March 2022

Historian Corner

Jay Shapiro, MD

Four years ago, we lost one of the innovators in spinal deformity surgery, and my friend of nearly 30 years Robert M. Campbell Jr. As we get ready for IMAST its important to remember what it takes to innovate and implement change in spinal surgery.

Best known for his development of the Vertical Expandable Prosthetic Titanium Rib, Bob Campbell changed the way spine surgeons think of early onset scoliosis. No longer is the focus solely on the spine and cobb angle (the corner of the room as Bob would describe it), but on the entire thorax, and lungs (the rest of the room).

In 1989 in response to a ventilator dependent dying 8-month-old patient with a congenital chest wall deformity, Dr Campbell thought outside the box and turned an early construct of steinmann pins into the VEPTR device. Bob used his engineering background and help from Mel Smith, MD, his collaborating pediatric surgeon, to design the instrument system and surgical procedure. He more importantly changed how we approach these children with no treatment options.

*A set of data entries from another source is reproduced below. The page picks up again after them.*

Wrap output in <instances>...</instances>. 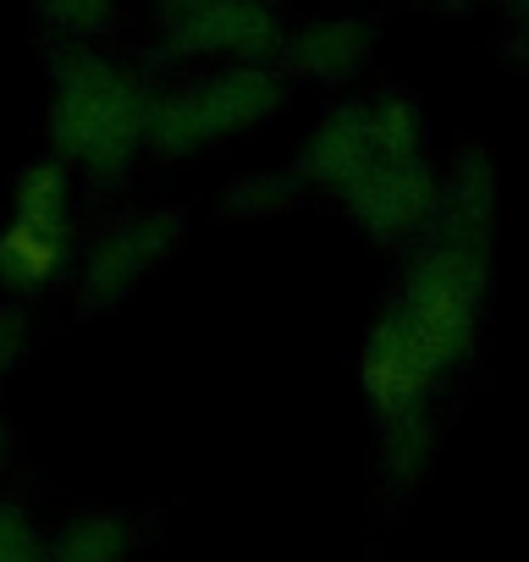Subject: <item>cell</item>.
Returning a JSON list of instances; mask_svg holds the SVG:
<instances>
[{"label": "cell", "mask_w": 529, "mask_h": 562, "mask_svg": "<svg viewBox=\"0 0 529 562\" xmlns=\"http://www.w3.org/2000/svg\"><path fill=\"white\" fill-rule=\"evenodd\" d=\"M474 299H480V265L469 248H441L414 270L403 321L414 326L436 370L463 359V348L474 342Z\"/></svg>", "instance_id": "cell-1"}, {"label": "cell", "mask_w": 529, "mask_h": 562, "mask_svg": "<svg viewBox=\"0 0 529 562\" xmlns=\"http://www.w3.org/2000/svg\"><path fill=\"white\" fill-rule=\"evenodd\" d=\"M436 375V359L425 353V342L414 337V326L403 315H386L375 331H370V348H364V392H370V408L381 419H403L419 408L425 386Z\"/></svg>", "instance_id": "cell-2"}, {"label": "cell", "mask_w": 529, "mask_h": 562, "mask_svg": "<svg viewBox=\"0 0 529 562\" xmlns=\"http://www.w3.org/2000/svg\"><path fill=\"white\" fill-rule=\"evenodd\" d=\"M364 221L375 226V232H403L419 210H425V199H430V182L414 171V166H392L386 177H375V182H364Z\"/></svg>", "instance_id": "cell-3"}, {"label": "cell", "mask_w": 529, "mask_h": 562, "mask_svg": "<svg viewBox=\"0 0 529 562\" xmlns=\"http://www.w3.org/2000/svg\"><path fill=\"white\" fill-rule=\"evenodd\" d=\"M61 265V237L50 226H12L7 237H0V276L12 281V288H40V281H50Z\"/></svg>", "instance_id": "cell-4"}, {"label": "cell", "mask_w": 529, "mask_h": 562, "mask_svg": "<svg viewBox=\"0 0 529 562\" xmlns=\"http://www.w3.org/2000/svg\"><path fill=\"white\" fill-rule=\"evenodd\" d=\"M122 551H127V518L116 513L78 518L56 540V562H122Z\"/></svg>", "instance_id": "cell-5"}, {"label": "cell", "mask_w": 529, "mask_h": 562, "mask_svg": "<svg viewBox=\"0 0 529 562\" xmlns=\"http://www.w3.org/2000/svg\"><path fill=\"white\" fill-rule=\"evenodd\" d=\"M160 232H166V226L138 232V237H133V232H127V237H111V243L100 248V259L89 265V288H94V293H122V288H127V276H133V270L166 243Z\"/></svg>", "instance_id": "cell-6"}, {"label": "cell", "mask_w": 529, "mask_h": 562, "mask_svg": "<svg viewBox=\"0 0 529 562\" xmlns=\"http://www.w3.org/2000/svg\"><path fill=\"white\" fill-rule=\"evenodd\" d=\"M61 199H67V182H61V171H50V166H34L29 177H23V188H18V221L23 226H61Z\"/></svg>", "instance_id": "cell-7"}, {"label": "cell", "mask_w": 529, "mask_h": 562, "mask_svg": "<svg viewBox=\"0 0 529 562\" xmlns=\"http://www.w3.org/2000/svg\"><path fill=\"white\" fill-rule=\"evenodd\" d=\"M0 562H40L34 529L18 513H0Z\"/></svg>", "instance_id": "cell-8"}, {"label": "cell", "mask_w": 529, "mask_h": 562, "mask_svg": "<svg viewBox=\"0 0 529 562\" xmlns=\"http://www.w3.org/2000/svg\"><path fill=\"white\" fill-rule=\"evenodd\" d=\"M18 342H23V321H18V315H0V370L12 364Z\"/></svg>", "instance_id": "cell-9"}]
</instances>
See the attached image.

Along the way we learned of thoracic insufficiency syndrome, the thumb excursion test, space available for the lung and, posterior hemithoracic ratio (JBJS Am 2003;85(3):399-408). Bob tirelessly fought through the difficult FDA device regulatory process (1991- 2004 leading the FDA feasibility study IDE #G900179) to get this life saving procedure available to these patients which is now performed in over 25 countries around the world. He helped to dramatically change the FDA’s process for development and approval of new pediatric devices and was named by the agency one of the 30 “Heroes of the FDA”.

When I see a new EOS patient thanks to Bob, I don’t only check the spine and Cobb angle, but evaluate the entire thorax along with the whole child.

Bob said, “Don’t be afraid to take a chance. It takes someone who can start a marathon without a finish line. If it’s for a child, it’s worth it. Don’t be afraid. You can succeed.”